Arithmetic broadcasting in Julia 5x slower than MATLAB

I was surprised to find a fairly simple broadcasting operation on somewhat large arrays be considerably slower in Julia relative to MATLAB. Is there some unattainable level of optimization that folks at MathWorks have figured out or can I improve my Julia code to match/beat it?

Here’s an example. To give Julia the best chance, I’m going to use mutating functions to keep the number of allocations to zero. I tried it with allocating functions too – they’re predictably slower.

function f!(D,A,B,C)
	D .= max.(A.*B.+C, 0.2)
end

A = rand(100,100,1);
B = rand(1,100,100);
C = rand(100,1,100);
D = zeros(100,100,100);

@btime f!($D,$A,$B,$C);

gives me 1.822 ms (0 allocations: 0 bytes).

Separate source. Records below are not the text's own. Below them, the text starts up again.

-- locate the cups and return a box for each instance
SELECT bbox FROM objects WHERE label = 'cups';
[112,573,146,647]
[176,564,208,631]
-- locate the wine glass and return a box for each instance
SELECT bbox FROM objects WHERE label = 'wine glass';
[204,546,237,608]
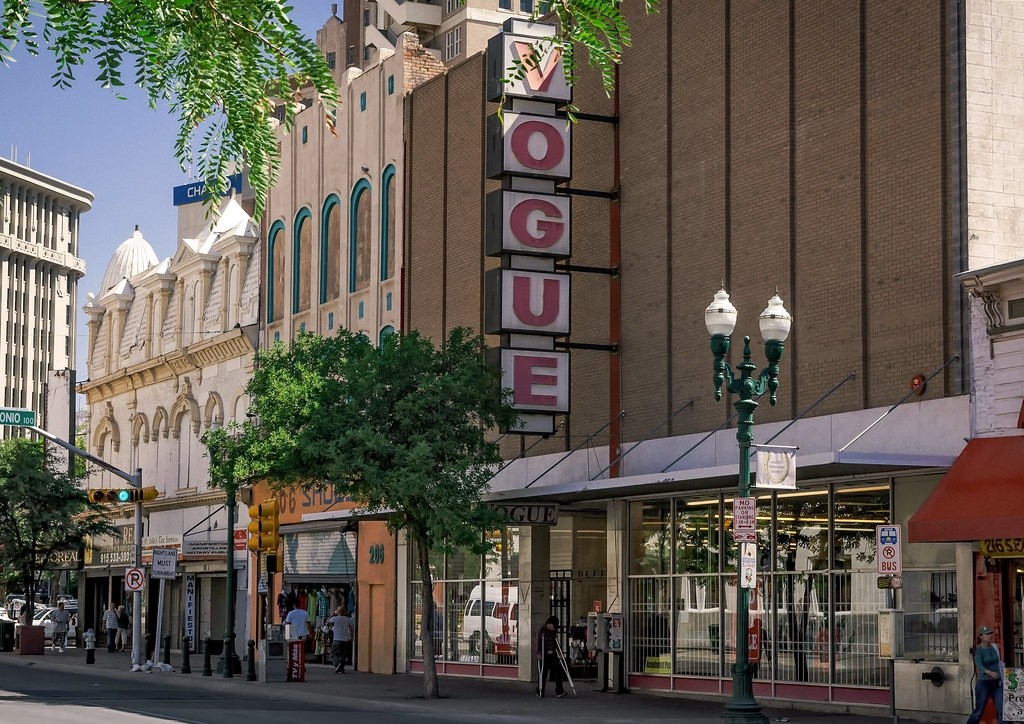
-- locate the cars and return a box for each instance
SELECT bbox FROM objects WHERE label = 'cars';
[0,593,79,640]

The MATLAB equivalent is 0.35 ms, 5x slower (see MATLAB code below).

I tried decomposing f! into the arithmetic operation and the max to see if one is particularly slower. Not really:

function g!(D,A,B,C)
	D .= A.*B.+C
end

function h!(D)
	D .= max.(D,0.2)
end

@btime g!($D,$A,$B,$C);
@btime h!($D);

and I get

  1.062 ms (0 allocations: 0 bytes)
  1.146 ms (0 allocations: 0 bytes)

so each takes about the same amount of time.

Compare to MATLAB:

A = rand(100,100,1);
B = rand(1,100,100);
C = rand(100,1,100);

tf = 0; tg = 0; th = 0;
N = 10;
for i=1:N
	tic; tmp = f(A,B,C); ti = toc; tf = tf+ti;
	tic; tmp = g(A,B,C); ti = toc; tg = tg+ti;
	tic; tmp = h(tmp); ti = toc; th = th+ti;
end
fprintf(' %0.3f ms\n', tg/N*1000);
fprintf(' %0.3f ms\n', th/N*1000);
fprintf(' %0.3f ms\n', tf/N*1000);

function D = f(A,B,C)
	D = max(A.*B+C, 0.2);
end

function D = g(A,B,C)
	D = A.*B+C;
end

function D = h(D)
	D = max(D, 0.2);
end

which prints

 0.339 ms
 0.483 ms
 0.350 ms

Notice that:

  • Component functions g and h are at least 2x faster in MATLAB (0.339 ms vs 1.06 ms and 0.483 ms vs 1.146 ms)
  • The combined function f is about the same speed as eachcomponent in MATLAB (0.35 ms ~ 0.339 and 0.483), while the corresponding function in Julia is just a little faster than the sum of the components (1.062 + 1.146 ~ 1.822).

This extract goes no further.